What gifts, what bread, what human effort is Jesus using in you to feed the multitudes?

Sitting here in front of the sanctuary is an empty shopping cart. It is waiting to be filled. The Deacons, those charged with ministering to those in need, are focusing on those who are in need of food. They are sponsoring “Christmas in July”. Food banks here in Bend are called to feed those in need throughout the year, yet July in notorious for bringing the smallest amount of food donations. The Deacons, on behalf of the congregation of First Presbyterian Church, are attempting to restock the shelves of the St. Vincent De Paul Food Bank. They are asking that we bring in food donations this week and next week to reach this goal. There are grocery carts like this one in the narthex and in the commons that are always available for donation.

You might be saying to yourself, “how on earth do you suppose that we can restock the shelves of St. Vincent De Paul?” We do that by be willing, be willing to give what we can and only what we can. Like God has done and will continue to do. God will magnify our food, our bread, our human effort. Jesus said it very plainly to his disciples, over and over again.

“You give them something to eat.”

When Jesus says that, he is talking to you, to me individually and to us as a community of believers he is commanding us to get up off our seats and to do something. Don’t wait for Jesus to magically make something appear, listen to what God is leading you to do and as the Nike ads used to say, “Just Do It.” I almost wish it was more complicated that that. When you feel called to respond to something in your community or in the world, respond.
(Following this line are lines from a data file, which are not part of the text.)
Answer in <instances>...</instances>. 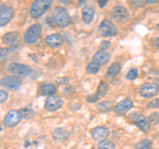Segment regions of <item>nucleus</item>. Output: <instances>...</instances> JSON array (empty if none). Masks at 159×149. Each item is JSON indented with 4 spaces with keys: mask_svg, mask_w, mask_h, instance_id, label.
Segmentation results:
<instances>
[{
    "mask_svg": "<svg viewBox=\"0 0 159 149\" xmlns=\"http://www.w3.org/2000/svg\"><path fill=\"white\" fill-rule=\"evenodd\" d=\"M7 99H8V93L6 91H3V89H0V103L7 101Z\"/></svg>",
    "mask_w": 159,
    "mask_h": 149,
    "instance_id": "c756f323",
    "label": "nucleus"
},
{
    "mask_svg": "<svg viewBox=\"0 0 159 149\" xmlns=\"http://www.w3.org/2000/svg\"><path fill=\"white\" fill-rule=\"evenodd\" d=\"M53 137L56 141H64L68 137V132L64 128H57L53 131Z\"/></svg>",
    "mask_w": 159,
    "mask_h": 149,
    "instance_id": "aec40b11",
    "label": "nucleus"
},
{
    "mask_svg": "<svg viewBox=\"0 0 159 149\" xmlns=\"http://www.w3.org/2000/svg\"><path fill=\"white\" fill-rule=\"evenodd\" d=\"M131 108H133V101L130 99H123L122 101H119L116 105V112L122 115V113H126L127 111H130Z\"/></svg>",
    "mask_w": 159,
    "mask_h": 149,
    "instance_id": "ddd939ff",
    "label": "nucleus"
},
{
    "mask_svg": "<svg viewBox=\"0 0 159 149\" xmlns=\"http://www.w3.org/2000/svg\"><path fill=\"white\" fill-rule=\"evenodd\" d=\"M56 87L53 85V84H43L41 87H40V95H44V96H53L54 93H56Z\"/></svg>",
    "mask_w": 159,
    "mask_h": 149,
    "instance_id": "a211bd4d",
    "label": "nucleus"
},
{
    "mask_svg": "<svg viewBox=\"0 0 159 149\" xmlns=\"http://www.w3.org/2000/svg\"><path fill=\"white\" fill-rule=\"evenodd\" d=\"M62 100L57 96H51L47 99L45 101V109L47 111H57V109H60L62 107Z\"/></svg>",
    "mask_w": 159,
    "mask_h": 149,
    "instance_id": "9b49d317",
    "label": "nucleus"
},
{
    "mask_svg": "<svg viewBox=\"0 0 159 149\" xmlns=\"http://www.w3.org/2000/svg\"><path fill=\"white\" fill-rule=\"evenodd\" d=\"M13 17V8L11 6H0V27L6 26Z\"/></svg>",
    "mask_w": 159,
    "mask_h": 149,
    "instance_id": "9d476101",
    "label": "nucleus"
},
{
    "mask_svg": "<svg viewBox=\"0 0 159 149\" xmlns=\"http://www.w3.org/2000/svg\"><path fill=\"white\" fill-rule=\"evenodd\" d=\"M21 79L17 77V76H6L0 80V85L2 87H6L8 89H12V91H16L21 87Z\"/></svg>",
    "mask_w": 159,
    "mask_h": 149,
    "instance_id": "0eeeda50",
    "label": "nucleus"
},
{
    "mask_svg": "<svg viewBox=\"0 0 159 149\" xmlns=\"http://www.w3.org/2000/svg\"><path fill=\"white\" fill-rule=\"evenodd\" d=\"M158 29H159V24H158Z\"/></svg>",
    "mask_w": 159,
    "mask_h": 149,
    "instance_id": "ea45409f",
    "label": "nucleus"
},
{
    "mask_svg": "<svg viewBox=\"0 0 159 149\" xmlns=\"http://www.w3.org/2000/svg\"><path fill=\"white\" fill-rule=\"evenodd\" d=\"M23 115H25V116H27V118H28V117H31V116L33 115V112H32L29 108H25V109L23 111Z\"/></svg>",
    "mask_w": 159,
    "mask_h": 149,
    "instance_id": "473e14b6",
    "label": "nucleus"
},
{
    "mask_svg": "<svg viewBox=\"0 0 159 149\" xmlns=\"http://www.w3.org/2000/svg\"><path fill=\"white\" fill-rule=\"evenodd\" d=\"M106 91H107V87H106V83H101V84H99V85H98V92L96 93V95L98 96V99L99 97H101V96H103V95H105V93H106Z\"/></svg>",
    "mask_w": 159,
    "mask_h": 149,
    "instance_id": "a878e982",
    "label": "nucleus"
},
{
    "mask_svg": "<svg viewBox=\"0 0 159 149\" xmlns=\"http://www.w3.org/2000/svg\"><path fill=\"white\" fill-rule=\"evenodd\" d=\"M152 44H154L155 47H159V37H155V39H154V40H152Z\"/></svg>",
    "mask_w": 159,
    "mask_h": 149,
    "instance_id": "e433bc0d",
    "label": "nucleus"
},
{
    "mask_svg": "<svg viewBox=\"0 0 159 149\" xmlns=\"http://www.w3.org/2000/svg\"><path fill=\"white\" fill-rule=\"evenodd\" d=\"M126 77H127V80H135V79L138 77V69H137V68L130 69V71L127 72Z\"/></svg>",
    "mask_w": 159,
    "mask_h": 149,
    "instance_id": "bb28decb",
    "label": "nucleus"
},
{
    "mask_svg": "<svg viewBox=\"0 0 159 149\" xmlns=\"http://www.w3.org/2000/svg\"><path fill=\"white\" fill-rule=\"evenodd\" d=\"M107 47H109V43L107 41H103L102 43V48H107Z\"/></svg>",
    "mask_w": 159,
    "mask_h": 149,
    "instance_id": "4c0bfd02",
    "label": "nucleus"
},
{
    "mask_svg": "<svg viewBox=\"0 0 159 149\" xmlns=\"http://www.w3.org/2000/svg\"><path fill=\"white\" fill-rule=\"evenodd\" d=\"M47 23H49V26H51V27H54V23H53V19L52 17H48L47 19Z\"/></svg>",
    "mask_w": 159,
    "mask_h": 149,
    "instance_id": "c9c22d12",
    "label": "nucleus"
},
{
    "mask_svg": "<svg viewBox=\"0 0 159 149\" xmlns=\"http://www.w3.org/2000/svg\"><path fill=\"white\" fill-rule=\"evenodd\" d=\"M99 67H101V65H99L98 63H96V61H90L86 69H88V72H89V73H97V72L99 71Z\"/></svg>",
    "mask_w": 159,
    "mask_h": 149,
    "instance_id": "393cba45",
    "label": "nucleus"
},
{
    "mask_svg": "<svg viewBox=\"0 0 159 149\" xmlns=\"http://www.w3.org/2000/svg\"><path fill=\"white\" fill-rule=\"evenodd\" d=\"M92 136H93L94 140H97V141H103V140H105V138L109 136V129L105 128V127H97V128L93 129Z\"/></svg>",
    "mask_w": 159,
    "mask_h": 149,
    "instance_id": "f8f14e48",
    "label": "nucleus"
},
{
    "mask_svg": "<svg viewBox=\"0 0 159 149\" xmlns=\"http://www.w3.org/2000/svg\"><path fill=\"white\" fill-rule=\"evenodd\" d=\"M158 92H159V87L155 83H145L139 87V95L146 99H151L157 96Z\"/></svg>",
    "mask_w": 159,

It can be as seemingly small as greeting someone by name, talking with a friend while doing the dishes, or placing a can of food in a basket. It can be as seemingly large as traveling across the country to fix houses, leaving the country to learn about the struggles of another culture, or becoming a missionary.

The question, for me, is not IF God is calling you, but WHERE is God calling you.

Who is God calling you to feed? What is God calling you to do? Who is God calling us to feed? What is God calling us to do? I don’t have the answers to those questions, sure I have some thoughts, but once we figure out who it is we are called to feed it is incumbent on us to put in the work. Work that will be honored, used, and magnified by Jesus, work that will be enough with a little left over.

In the name God our Rock, Jesus Christ our Redeemer, and the Holy Spirit our Friend…Amen.